Small-capitalization stocks have significant growth potential and could deliver superior returns over the long term. However, these companies are highly susceptible to market volatilities and are suitable for investors with higher risk-taking abilities. Meanwhile, here are four top Canadian small-cap stocks that have the potential to deliver superior returns over the next three years.
Goodfood Market (TSX:FOOD) is my first pick. It had reported a solid performance in its May-ending quarter, with its top line crossing a $100 million mark for the first time. Its top line grew by 24% during the quarter, while its gross margin expanded by 6.2%. The expanded product offerings and strengthening of its same-day fulfillment capabilities increased its average basket sizes and order frequency, driving its sales.

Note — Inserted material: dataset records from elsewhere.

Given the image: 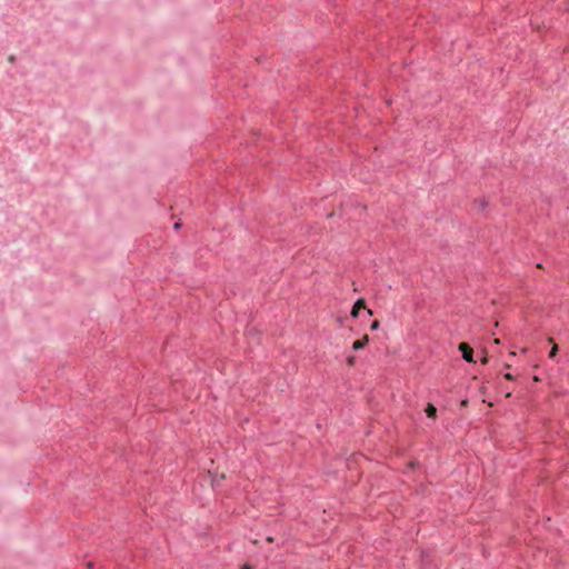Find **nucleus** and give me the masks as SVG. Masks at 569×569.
Instances as JSON below:
<instances>
[{
	"mask_svg": "<svg viewBox=\"0 0 569 569\" xmlns=\"http://www.w3.org/2000/svg\"><path fill=\"white\" fill-rule=\"evenodd\" d=\"M367 340H361V339H358L356 341H353V345H352V348L355 350H361L365 348V346L367 345Z\"/></svg>",
	"mask_w": 569,
	"mask_h": 569,
	"instance_id": "4",
	"label": "nucleus"
},
{
	"mask_svg": "<svg viewBox=\"0 0 569 569\" xmlns=\"http://www.w3.org/2000/svg\"><path fill=\"white\" fill-rule=\"evenodd\" d=\"M425 412L432 420L437 418V408L430 402L426 406Z\"/></svg>",
	"mask_w": 569,
	"mask_h": 569,
	"instance_id": "3",
	"label": "nucleus"
},
{
	"mask_svg": "<svg viewBox=\"0 0 569 569\" xmlns=\"http://www.w3.org/2000/svg\"><path fill=\"white\" fill-rule=\"evenodd\" d=\"M487 207V202L485 200L481 201V209Z\"/></svg>",
	"mask_w": 569,
	"mask_h": 569,
	"instance_id": "10",
	"label": "nucleus"
},
{
	"mask_svg": "<svg viewBox=\"0 0 569 569\" xmlns=\"http://www.w3.org/2000/svg\"><path fill=\"white\" fill-rule=\"evenodd\" d=\"M459 350L462 353V359L467 362H473V350L466 342L459 345Z\"/></svg>",
	"mask_w": 569,
	"mask_h": 569,
	"instance_id": "1",
	"label": "nucleus"
},
{
	"mask_svg": "<svg viewBox=\"0 0 569 569\" xmlns=\"http://www.w3.org/2000/svg\"><path fill=\"white\" fill-rule=\"evenodd\" d=\"M379 328V321L378 320H375L372 323H371V330H377Z\"/></svg>",
	"mask_w": 569,
	"mask_h": 569,
	"instance_id": "5",
	"label": "nucleus"
},
{
	"mask_svg": "<svg viewBox=\"0 0 569 569\" xmlns=\"http://www.w3.org/2000/svg\"><path fill=\"white\" fill-rule=\"evenodd\" d=\"M242 569H252V568L248 565H244Z\"/></svg>",
	"mask_w": 569,
	"mask_h": 569,
	"instance_id": "11",
	"label": "nucleus"
},
{
	"mask_svg": "<svg viewBox=\"0 0 569 569\" xmlns=\"http://www.w3.org/2000/svg\"><path fill=\"white\" fill-rule=\"evenodd\" d=\"M361 309H366V303L363 299H358L353 305L351 316L358 317Z\"/></svg>",
	"mask_w": 569,
	"mask_h": 569,
	"instance_id": "2",
	"label": "nucleus"
},
{
	"mask_svg": "<svg viewBox=\"0 0 569 569\" xmlns=\"http://www.w3.org/2000/svg\"><path fill=\"white\" fill-rule=\"evenodd\" d=\"M180 227H181V223H180V222H176V223L173 224V228H174L176 230H177V229H179Z\"/></svg>",
	"mask_w": 569,
	"mask_h": 569,
	"instance_id": "8",
	"label": "nucleus"
},
{
	"mask_svg": "<svg viewBox=\"0 0 569 569\" xmlns=\"http://www.w3.org/2000/svg\"><path fill=\"white\" fill-rule=\"evenodd\" d=\"M555 355H556V350H551V351H550V353H549V357H550V358H553V357H555Z\"/></svg>",
	"mask_w": 569,
	"mask_h": 569,
	"instance_id": "9",
	"label": "nucleus"
},
{
	"mask_svg": "<svg viewBox=\"0 0 569 569\" xmlns=\"http://www.w3.org/2000/svg\"><path fill=\"white\" fill-rule=\"evenodd\" d=\"M460 405H461V407H466L468 405V400L467 399H462L460 401Z\"/></svg>",
	"mask_w": 569,
	"mask_h": 569,
	"instance_id": "6",
	"label": "nucleus"
},
{
	"mask_svg": "<svg viewBox=\"0 0 569 569\" xmlns=\"http://www.w3.org/2000/svg\"><path fill=\"white\" fill-rule=\"evenodd\" d=\"M505 377H506V379H508V380H512V379H513V376H512L511 373H507Z\"/></svg>",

Meanwhile, I expect the upward momentum in the company’s financials to continue amid the increased adoption of online shopping and the company’s growth initiatives. Goodfood Market is venturing into new markets, strengthening its last-mile delivery capabilities, and investing in production growth and automation. The company has also launched a new mobile app to increase customer engagements and interactions. So, these initiatives could continue to drive the company’s financials in the coming quarters.
WELL Health Technologies (TSX:WELL) is another small-cap stock that had reported an impressive second-quarter performance earlier this month. Its top line had grown by 484% due to its acquisition of CRH Medical and growth in its virtual services revenue. The company’s EBITDA also increased from an adjusted EBITDA loss of $0.5 million to $11.9 million due to higher margins and revenue growth.
Meanwhile, the demand for telehealthcare services could sustain in the long run due to its convenience and accessibility, benefiting WELL Health. Further, the company had closed several acquisitions last quarter, which had raised its revenue and EBITDA run-rate to $400 million and $100 million, respectively. The company has also strengthened its financial position by raising around $300 million through various debt facilities. So, given the favourable market conditions and its continued strategic acquisitions, I am bullish on WELL Health.
Third on my list would be a Canadian accessibility solutions provider, Savaria (TSX:SIS). In the recently reported second quarter, the company’s top line and adjusted EBITDA increased by 111% and 89.3%, respectively. Along with the acquisition of Handicare, the recovery in economic activities due to the easing of restrictions drove the company’s financials.
Handicare’s acquisition could expand its distribution network, broaden product offerings, boost product innovation, and improve efficiency. With Handicare generating over 70% of its revenue from Europe, the acquisition could also expand Savaria’s revenue streams. The demand for accessibility solutions could increase in the coming years due to the growing aging population and rising income levels. So, Savaria’s outlook looks healthy. The company also pays a monthly dividend, with its forward yield standing at 2.25%.
My final pick is Interfor (TSX:IFP), which offers a diverse range of lumber products to customers worldwide. The company had posted a record performance in its June-ending quarter due to its strong operational performance and robust lumber prices. Its revenue and adjusted EBITDA increased by 177.1% and 1328.4%, respectively. Further, the company’s adjusted EPS grew over 4,000% to $6.67. The company also generates $484.5 million of cash flow from operations strengthening its financial position.
Meanwhile, the outlook for Interfor looks healthy amid increasing demand for lumber due to the growing new housing starts and repair and remodeling activities. The company has increased its production capacity to 3.9 billion board feet by acquiring four sawmills for US$372.0 million. So, I expect the uptrend in Interfor’s stock price to continue.